I am really at a loss - my solution is going to be to just Stop the events client if this error comes up but I would really like to know why it’s happening.
Just to add a little more information - this issues seems to happen to the same event channels every time. To add more clarification, each user on the client app opens up an event channel with the same name as their user ID (a mongoDB OID) but only certain user channels get this heartbeat error
Also not sure if this is relevant, but Visual Studio which I had debugging IIS Express running this just threw an unhandled exception from within ServiceStack
System.FormatException: ‘Input string was not in a correct format.’
at System.Number.StringToNumber(String str, NumberStyles options, NumberBuffer& number, NumberFormatInfo info, Boolean parseDecimal)\r\n at System.Number.ParseInt64(String value, NumberStyles options, NumberFormatInfo numfmt)\r\n at System.Int64.Parse(String s)\r\n at ServiceStack.ServerEventsClient.ProcessLine(String line)\r\n at ServiceStack.ServerEventsClient.<>c__DisplayClass108_0.b__0(Task1 t)\r\n at System.Threading.Tasks.ContinuationTaskFromResultTask1.InnerInvoke()\r\n at System.Threading.Tasks.Task.Execute()

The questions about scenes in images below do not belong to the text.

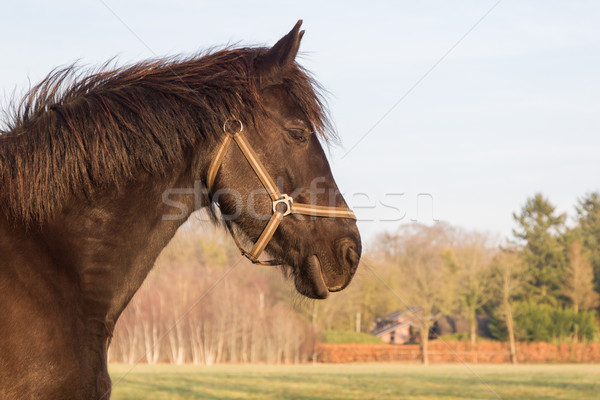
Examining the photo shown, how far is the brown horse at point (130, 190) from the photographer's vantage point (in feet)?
9.75

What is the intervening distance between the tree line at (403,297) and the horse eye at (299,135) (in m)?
37.9

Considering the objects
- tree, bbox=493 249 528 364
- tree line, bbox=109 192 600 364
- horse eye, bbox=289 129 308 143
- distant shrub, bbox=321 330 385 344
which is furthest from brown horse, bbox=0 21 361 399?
tree, bbox=493 249 528 364

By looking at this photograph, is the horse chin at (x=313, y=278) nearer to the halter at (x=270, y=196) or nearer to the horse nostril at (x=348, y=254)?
the horse nostril at (x=348, y=254)

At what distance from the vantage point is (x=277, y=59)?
3549mm

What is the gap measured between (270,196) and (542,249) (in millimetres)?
67521

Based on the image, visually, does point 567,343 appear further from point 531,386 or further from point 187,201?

I’m not familiar with this particular issue, but can you try with the latest v5.8.1 on MyGet as there have been a few issues detected under load that was resolved with the latest release.
Here is another weird one that might be related to this issue. So we have logging in the OnException callback and I was just investigating the logs for a server currently undergoing the high CPU situation and it’s flooded with these:
System.ObjectDisposedException: Cannot access a disposed object.
Object name: 'SslStream'.
at System.Net.ConnectStream.EndRead(IAsyncResult asyncResult)

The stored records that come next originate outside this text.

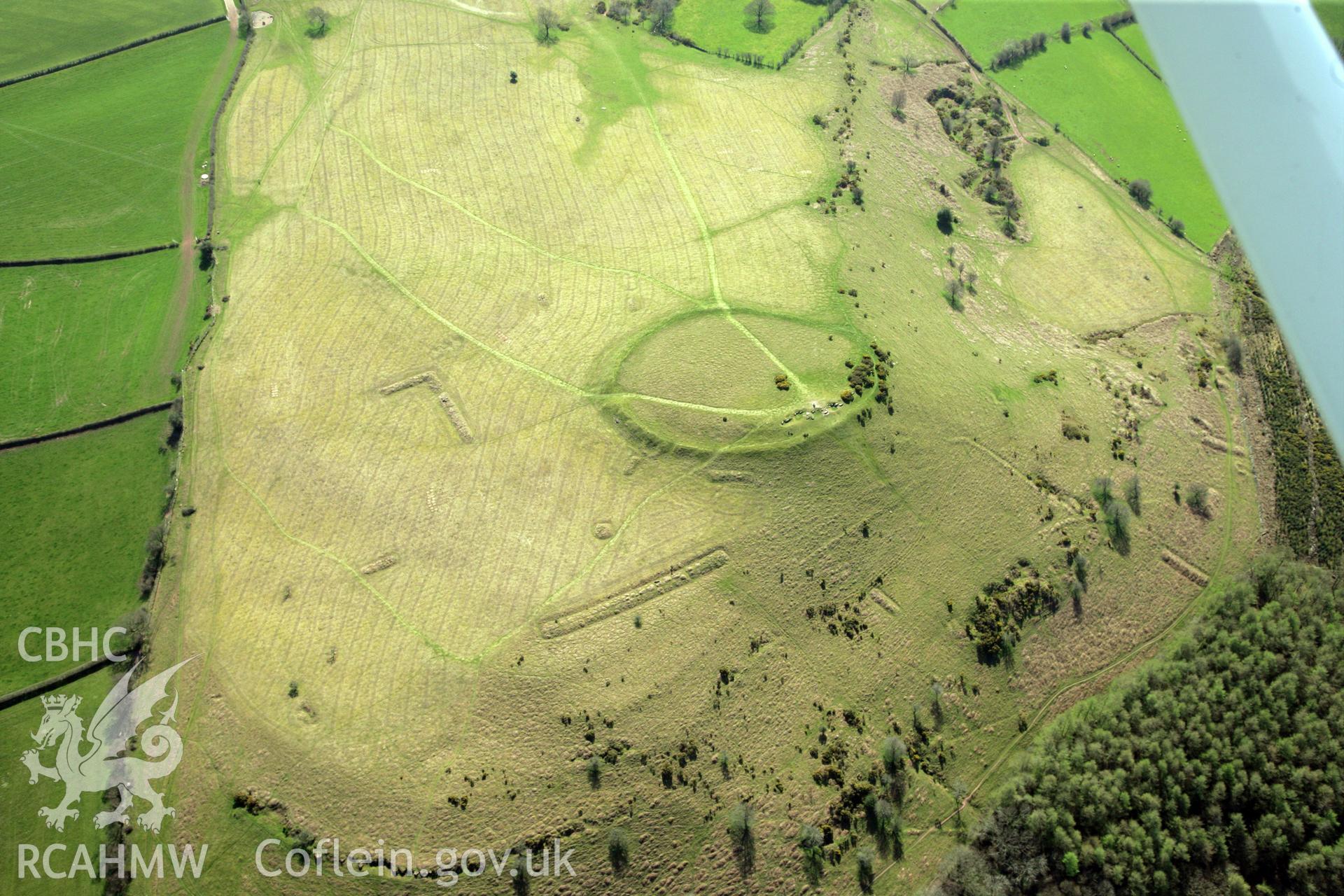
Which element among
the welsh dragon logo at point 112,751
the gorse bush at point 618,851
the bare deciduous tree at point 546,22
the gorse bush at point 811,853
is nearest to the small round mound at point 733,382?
the gorse bush at point 811,853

at System.IO.Stream.<>c.<BeginEndReadAsync>b__43_1(Stream stream, IAsyncResult asyncResult)
at System.Threading.Tasks.TaskFactory`1.FromAsyncTrimPromise`1.Complete(TInstance thisRef, Func`3 endMethod, IAsyncResult asyncResult, Boolean requiresSynchronization)
That is a log of the exception being sent to us in the OnException callback
Let me see if I can figure out how to get that - just to be clear, this is the exception that service stack is passing us in the OnException callback of the ServerEventsClient class
Just profiled one of our high CPU processes and all the top threads show the following stack
There are a lot more below this in the window and I’m trying to figure out what could cause this to happen. I have even put the following code in the exception handler
It may be entering an endless loop where it keeps trying to reconnect and failing. Can you show what GetStatsDescription() returns as it will display the number of errors & concurrent it has. You can try logging it in your OnException handler.
2020-03-27 09:43:27,153 [21] ERROR EvoVoiceConsole-victorconsole@reliablereceptionist.com Error in events client connected to server https://evovoice.io. Stopping. Exception:System.TimeoutException: Last Heartbeat Pulse was 30576.303ms ago Stats:ServerEventsClient SERVER STATS:
===============
Current Status: Started
Listening On: https://evovoice.io/event-stream?channels=5e3afdfaa06ba42a48a51b62
Times Started: 1
Num of Errors: 1
Num of Continuous Errors: 1
Last ErrorMsg:
===============
In the above screenshot from the profiler, it looks like Restart is being called multiple times but only one OnException ever got called, unless I am misreading the profiler output
Here’s the ServerEventsClient.cs source code. It gets called internally in 2 places, on Exception or when connection is disconnected. If you enable debug logging, e.g:
LogManager.LogFactory = new ConsoleLogFactory(debugEnabled:true);
(Or on the logger you’re using), it may show more info.
Essentially it never received a successful heartbeat response within the 30s idle timeout. So there suggests there’s an issue with the heartbeat requests. Can you use a HTTP or Packet Sniffer like Fiddler or WireShark to see if you can find more info about the failed heartbeat requests, e.g. if the requests are hanging or otherwise failing.